Just some more pics of Baby... In some pics it looks like I'm strangling her...Believe me, I'm not..LOL  I touched the spot by her ears that makes her yawn....
































__
Sensitive content, not recommended for those under 18
Show Content










































































No tiels were hurt during the taking of these photos..hehe


----------



## RitzieAnn (Nov 18, 2007)

That is SO funny! Oh my goodness! 

I'm guessing somebody else took the pictures... if not- then you're SUPER talented.


----------



## kyliesmom07 (Dec 11, 2007)

Babyluv12 said:


> No tiels were hurt during the taking of these photos..hehe



Omg thats funny! your photos have a disclaimer! Love the pictures it looks like it feels so good it hurts


----------



## Aly (Jul 30, 2007)

RitzieAnn said:


> That is SO funny! Oh my goodness!
> 
> I'm guessing somebody else took the pictures... if not- then you're SUPER talented.


Nope. I took them. I don't know about super talented..lol- my camera is pretty light-


----------



## Plukie (Aug 26, 2007)

LOL!! Brilliant. I love the next to last photo it sort of says: "Ok, ok, I've had enough, goodbye cruel world!" LOL!


----------



## Bea (Jul 26, 2007)

Hehe!! I love hitting the yawn button on my tiels.  Those photos remind me of this one i got of Bailee ages ago...


----------



## DeBree420 (Nov 14, 2007)

awww thats so sweet...
i love pikkies number 6 and 10!
Bailee is so cute too


----------



## Sophia (Aug 11, 2007)

They are great photos  Looks like Baby is feeling that relaxed while having scritches that she can go too sleep on the spot...


----------



## xxxSpikexxx (Jul 30, 2007)

Cute photos  I have not got the yawn button on Spike yet. It looks like if Baby could drowl she would too


----------



## Sophia (Aug 11, 2007)

I haven't hit Earl on the yawn button yet, I just don't know where it is


----------



## Sarin (Oct 16, 2007)

Hehe. My buttercup had the same yawn button as your baby does! Right on the cheeks.


----------



## Laura (Jul 30, 2007)

Your pic's of Baby turned out great, so cute


----------



## Kfontan (Oct 10, 2007)

Oh boy!! She looks like she is in ecstasy. did she ask for a cigarette after?

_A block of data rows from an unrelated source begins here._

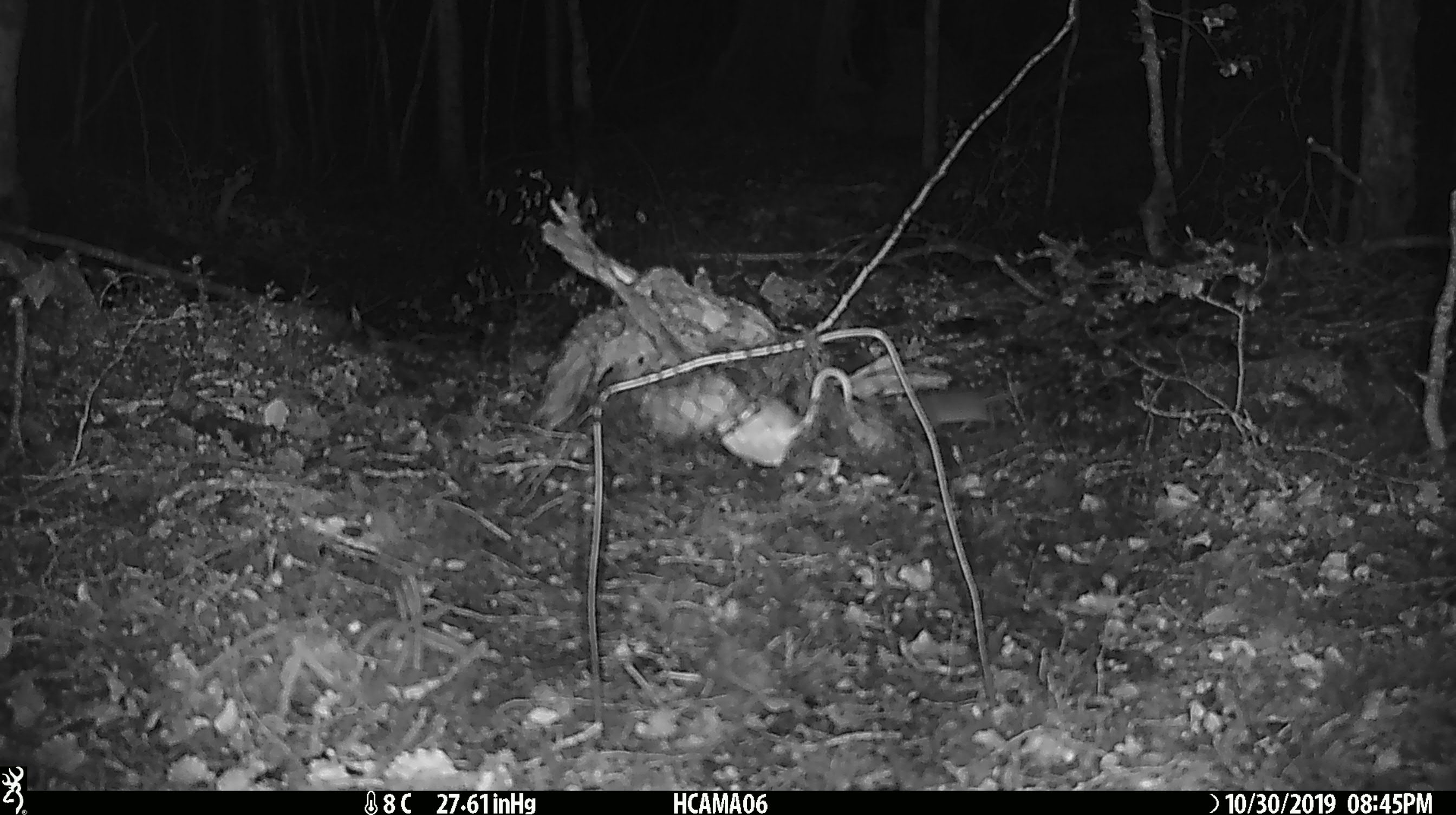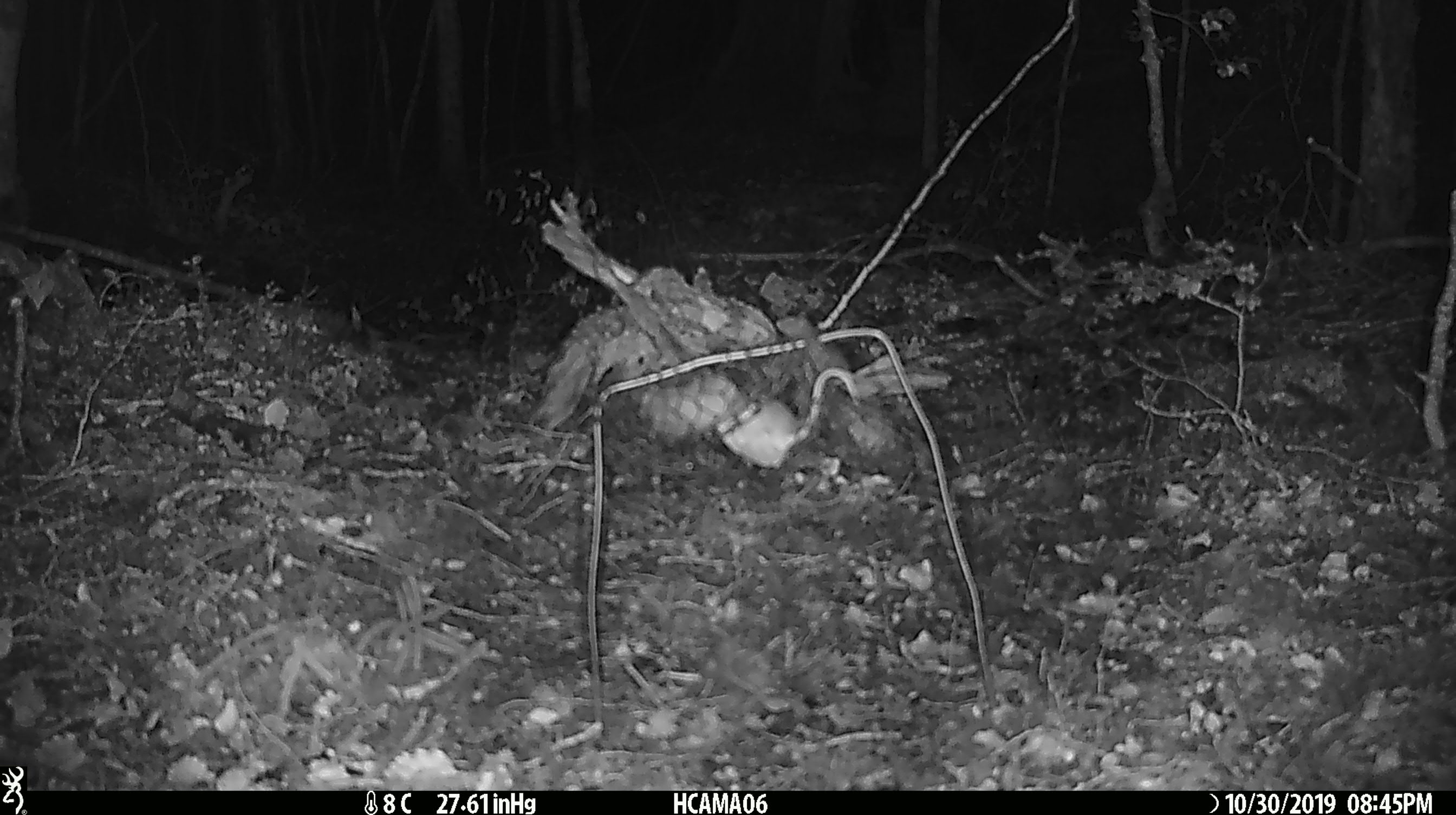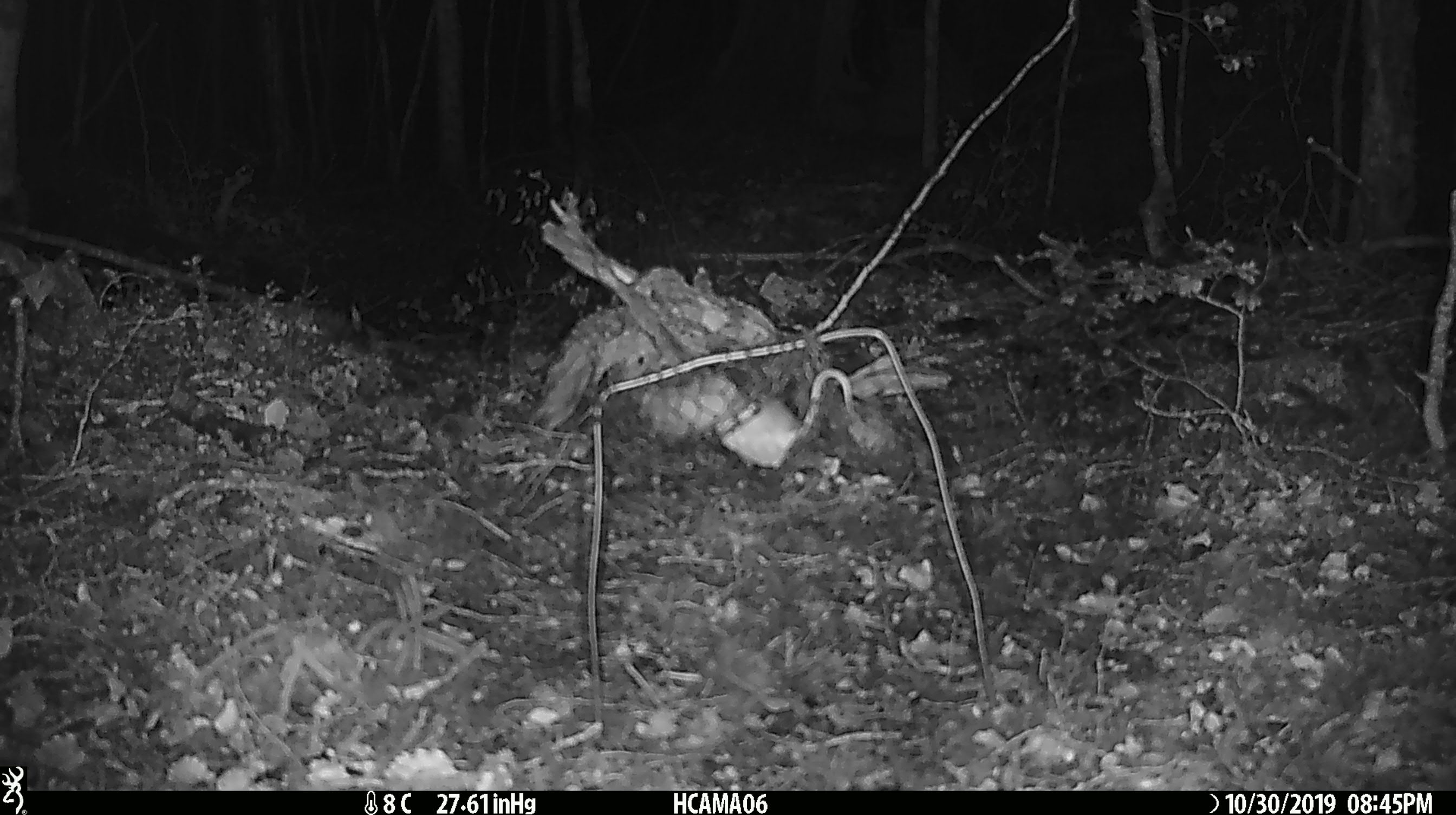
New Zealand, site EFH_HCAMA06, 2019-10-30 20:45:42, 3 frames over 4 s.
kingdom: Animalia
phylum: Chordata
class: Mammalia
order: Rodentia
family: Muridae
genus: Mus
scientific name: Mus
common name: mouse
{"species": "mouse (Mus)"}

Very cute. I'm hoping my two will allow me eventually.


----------



## Aly (Jul 30, 2007)

Bea- that pic looks so cute of Bailee-I love when they yawn! 

Rosie- the spot is on their ears (under their cheek spots) It acctually works for humans too. Cover both of your ears and move your hands like you're trying to get the water out- hard to explain but easy to do...works the same on the tiels.


----------